* **QUOTED TEXT**:
I used to have a stronger opinion about this but then I became familiar with the vast organizational diversity out there. Research reports into different functions in different places depending on the team. I don’t think there’s one clear answer, but my main thought is that research should report into the part of the organization that has the most power. 

It really doesn’t matter exactly what research reports into, we can adapt as a practice for what the company needs at the moment. My question is: Who is going to be your executive advocate? Who is the person who holds the purse strings, who has the voice in the C-suite room, and will bang the drum for you and your work? 

That’s who you want to report to. And it doesn’t really matter where that person comes from – it mostly matters that they control the funding and have your back. We shouldn’t be precious about it. Let’s position ourselves in a place where we’re best positioned for success.

What are your thoughts on democratization?

I think the fear about democratization that most people don’t articulate have is the fear of losing control of the way we generate value. Many people worry if all research doesn’t run through them, then no one will need them and then their job is at risk.

Democratization of research is inevitable because there are now and forever will be tools that allow everyone to participate more fully in and conduct aspects of research. So, get on board. 

It’s important to note that we’re talking about the production of raw materials, not what you do with them. This is partly why I think the most important thing is deeply integrating researchers in the end-to-end product development process. The value you provide is not only or even primarily from your ability to produce primary research materials, it’s from your role as an active participant in the decision-making and design process. You can’t democratize that. 

When you democratize research, create a structure and a set of relationships that are trusting and influential and put yourself in a decision-making role because you can never outsource an insights professional’s seat at the table. 

Some people worry that research will become a commodity, but isn’t that a good thing? Commodities are just things that are common and interchangeable and exchanged widely. Not all aspects of research should be commoditized because there are things that don’t scale. But there are parts of research that are much easier to democratize and we shouldn’t be afraid of that.

* **INFORMATION PROVIDED**:
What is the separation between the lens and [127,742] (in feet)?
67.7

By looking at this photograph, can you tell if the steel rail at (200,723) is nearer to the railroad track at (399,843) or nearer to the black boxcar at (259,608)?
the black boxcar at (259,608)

* **PARTS OF THE EXERCISE**:
1) In the research excerpt, can you switch "funding" to "budget" and give the passage between "That’s who you" and "positioned for success.", inclusive?
2) Answer these questions from the research excerpt:
(a) What part of the organization does the speaker think research should report into?
(b) What is the fear about democratization that most people don't articulate?
(c) How does the speaker describe commodities?
3) In the research excerpt, what does the question beginning "Who is the person" say that person does?

* **SOLUTIONS BELOW**:
1)
That’s who you want to report to. And it doesn’t really matter where that person comes from – it mostly matters that they control the budget and have your back. We shouldn’t be precious about it. Let’s position ourselves in a place where we’re best positioned for success.

2)
(a) The part of the organization that has the most power.
(b) The fear of losing control of the way we generate value.
(c) As things that are common and interchangeable and exchanged widely.

3)
- Holds the purse strings
- Has the voice in the C-suite room
- Will bang the drum for you and your work